La
journée a été interminable. John-John est en convalescence. Il
attend que son orteil
repousse mais que c'est long.
Les
troupeaux sont partis au loin. La ville est à deux heures de cheval
et Rosie ne vient plus, elle a peur des coyotes. Les femmes.
John-John
essaie de tuer le temps. Il veut compter les nuages mais il n'y a pas
de nuages dans le désert. Il veut compter les serpents ; les
serpents se cachent et de toute façon John-John ne sait compter que
jusqu'à six. C'est suffisant pour charger son colt, mais quand il y
a trop de choses, six ne suffit plus, et il faut recommencer
plusieurs fois. Au bout de deux ou trois fois six, John-John s'y
perd. De toute façon, il a un cheval, un chapeau, un colt, deux
bottes. Ce qu'il y a après six ne lui sert à rien.
En
pensant à ça, il a bien passé plusieurs minutes, peut-être pas
six mais quand même. Il essaie de continuer à penser à six mais il
n'a plus d'idées.Il
est midi. Le chien se lève. Il quitte l'ombre du cactus et vient se
mettre à l'ombre de la maison. Elle est toute fine mais le chien
s'allonge tout fin comme un chien fin et arrive à se faire tenir
dedans. John-John se demande s'il arriverait à se faire aussi fin.
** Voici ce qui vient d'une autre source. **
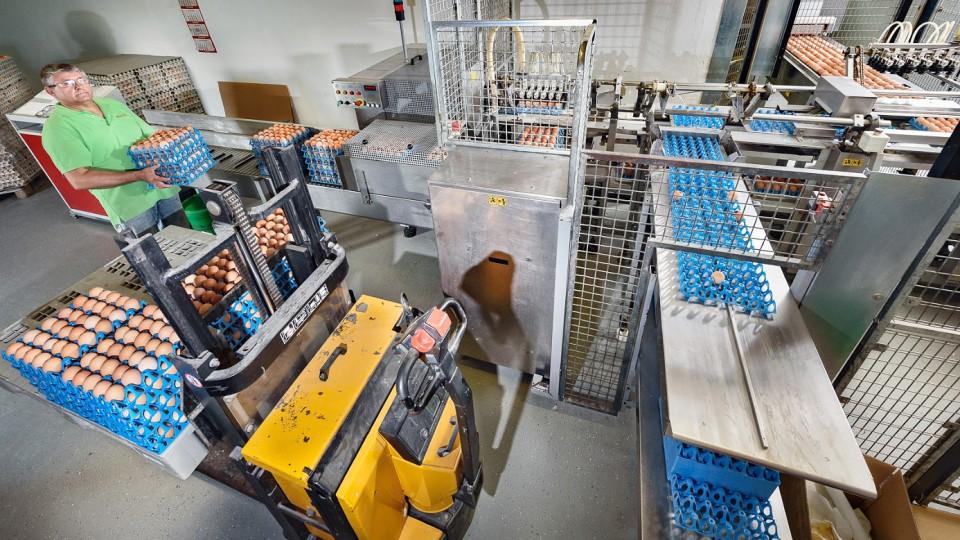 """Der """"Aufleger"""", auf den die Rohwaren von Mitarbeitern der Firma aufgelegt werden, steht am Anfang des weiteren Sortierungsprozesses"""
Mais les chiens sont plus fins que les hommes. Rosie dit ça souvent.
John-John n'est pas très d'accord : l'année dernière quand il
a trouvé le fourgon abandonné en revenant du Nord, les passagers
étaient très fins. Enfin, plats. Ils attendaient depuis longtemps.
En enlevant les flèches et en les roulant soigneusement, on aurait
pu les faire aussi fins que le chien.
Encore
quelques minutes de passées, peut-être même plus de six cette
fois. Mais pas six heures, six heures c'est l'heure où le soleil
commence à faire semblant qu'il va devenir sympa, alors que le
lendemain il est toujours aussi mauvais.
John-John
se dit qu'il pourrait essayer de compter après six pour s'occuper.
Il cherche des trucs qui sont à six et un. Il trouve un cactus avec
six et une branches. Il est tout content, il compte tout haut :
un, deux, trois, quatre, cinq, six, six et un. Il se dit qu'au fond
il n'a même pas besoin de cactus et dit : six et deux.
Il
voit tout de suite le problème. Ça va l'emmener à six et cinq, six
et six, et après ? Six et six et six et six ? Ça ne
marchera pas.
John-John
a perdu son orteil mais pas son esprit. Pour éviter de dire « et »
tout le temps, il décide de donner un nom à six et un. Il l'appelle
cactus. Six et deux, il l'appelle collines. Six et trois, il
l'appelle orteils. Six et quatre, il l'appelle doigts. Six et cinq,
vautours. Six et six, serpents. Six et cactus, brins. Six et
collines, rochers. Etc.
Ça
demande un gros effort de mémoire mais John-John se souvient bien
des mots parlés. Dès qu'il a trouvé doigts mots nouveaux, il se
récite de nouveau sa liste.
Quand
Rosie vient le voir quelques jours plus tard, elle le trouve dans le
rocking chair devant la maison, les yeux fermés. Elle est inquiète,
elle se penche sur lui. Il ne réagit pas, elle pose sa main sur son
épaule. Il tressaille et marmotte une histoire de poussière et
d'étoiles.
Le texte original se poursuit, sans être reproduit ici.